● **EXERCISE OBJECTIVE**
Transcribe every entry verbatim; omit pictures.

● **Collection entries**
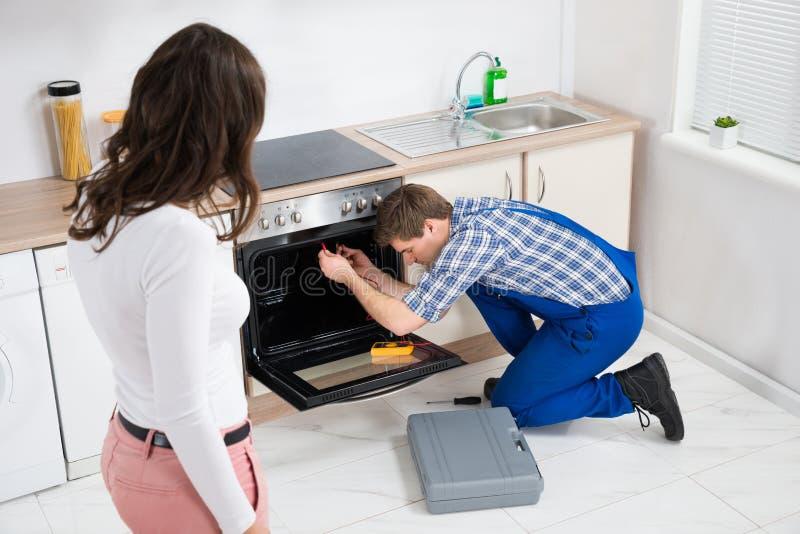 Kvinna som ser arbetaren som reparerar ugnen royaltyfri bild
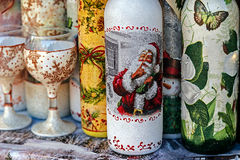 Bottles and glasses decorated for Christmas Stock Image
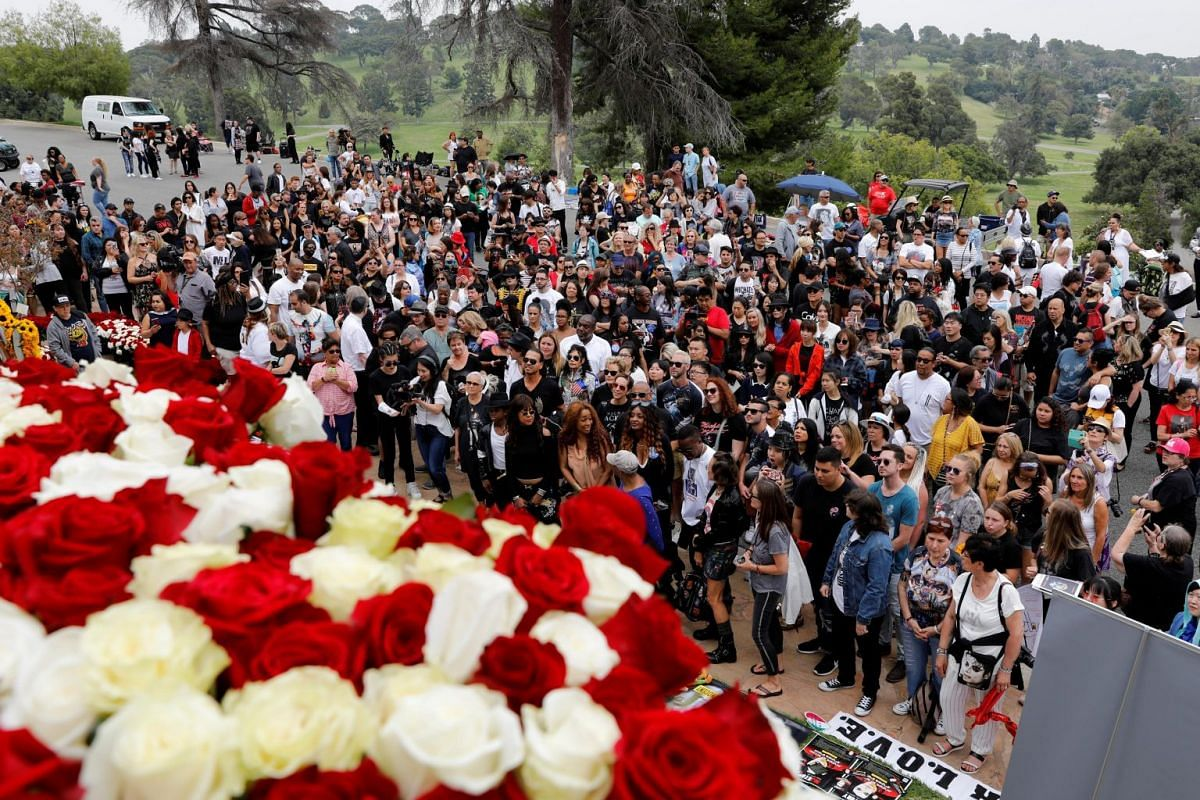 Fans gather at the Forest Lawn Cemetery in Glendale, California, where Michael Jackson is buried, for a tribute event on June 25, 2019.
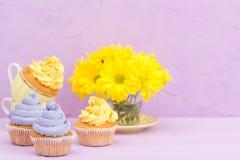 Пирожные украшенные с желтыми и фиолетовыми сливк и хризантемами на фиолетовой пастельной предпосылке для поздравительной открытк Стоковые Фото
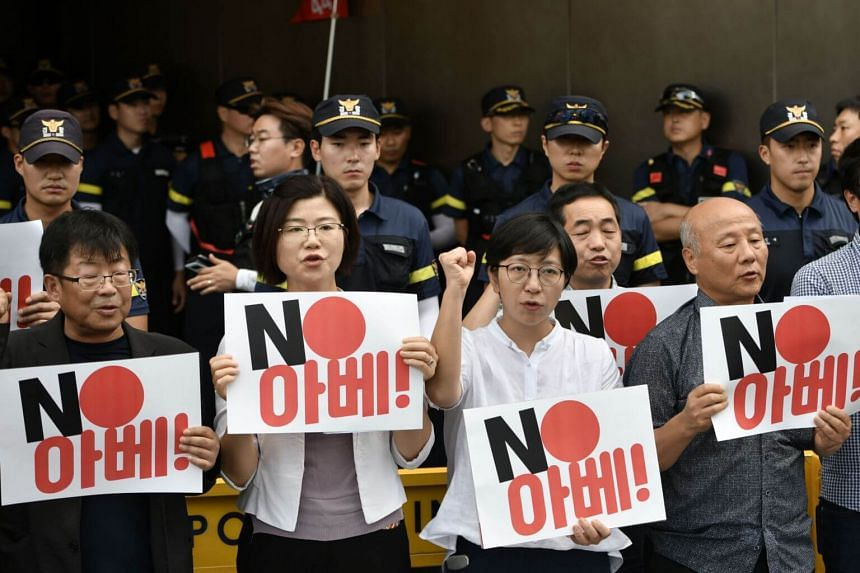 """South Korean protestors hold placards reading """"No Abe!"""" during a rally against Japan's decision to remove South Korea from a so-called white list of favoured export partners, in front of the Japanese embassy in Seoul on Aug 2, 2019."""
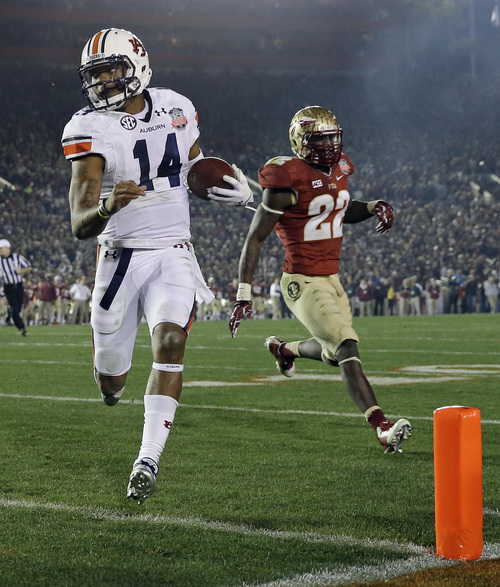 FILE - In this Jan. 6, 2014, file photo, Auburn's Nick Marshall (14) gets past Florida State's Telvin Smith (22) for a touchdown run during the first half of the NCAA BCS National Championship college football game in Pasadena, Calif. Marshall is expected to have another big season after passing for 1,976 yards, running for 1,068 and accounting for 26 touchdowns while leading the Tigers to the final BCS national championship game last year. (AP Photo/David J. Phillip, File)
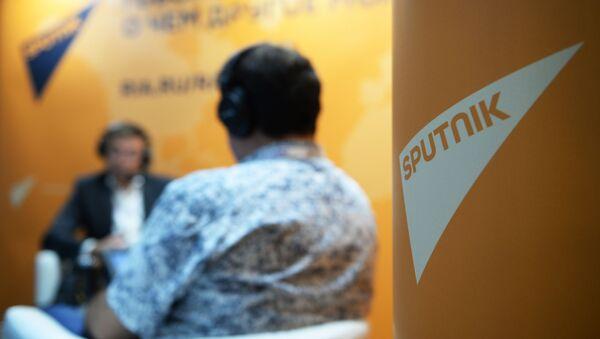 Логотип международного информационного агентства и радио Sputnik - Sputnik Таджикистан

● **EXERCISE RESULT**
 Kvinna som ser arbetaren som reparerar ugnen royaltyfri bild
 Bottles and glasses decorated for Christmas Stock Image
 Fans gather at the Forest Lawn Cemetery in Glendale, California, where Michael Jackson is buried, for a tribute event on June 25, 2019.
 Пирожные украшенные с желтыми и фиолетовыми сливк и хризантемами на фиолетовой пастельной предпосылке для поздравительной открытк Стоковые Фото
 """South Korean protestors hold placards reading """"No Abe!"""" during a rally against Japan's decision to remove South Korea from a so-called white list of favoured export partners, in front of the Japanese embassy in Seoul on Aug 2, 2019."""
 FILE - In this Jan. 6, 2014, file photo, Auburn's Nick Marshall (14) gets past Florida State's Telvin Smith (22) for a touchdown run during the first half of the NCAA BCS National Championship college football game in Pasadena, Calif. Marshall is expected to have another big season after passing for 1,976 yards, running for 1,068 and accounting for 26 touchdowns while leading the Tigers to the final BCS national championship game last year. (AP Photo/David J. Phillip, File)
 Логотип международного информационного агентства и радио Sputnik - Sputnik Таджикистан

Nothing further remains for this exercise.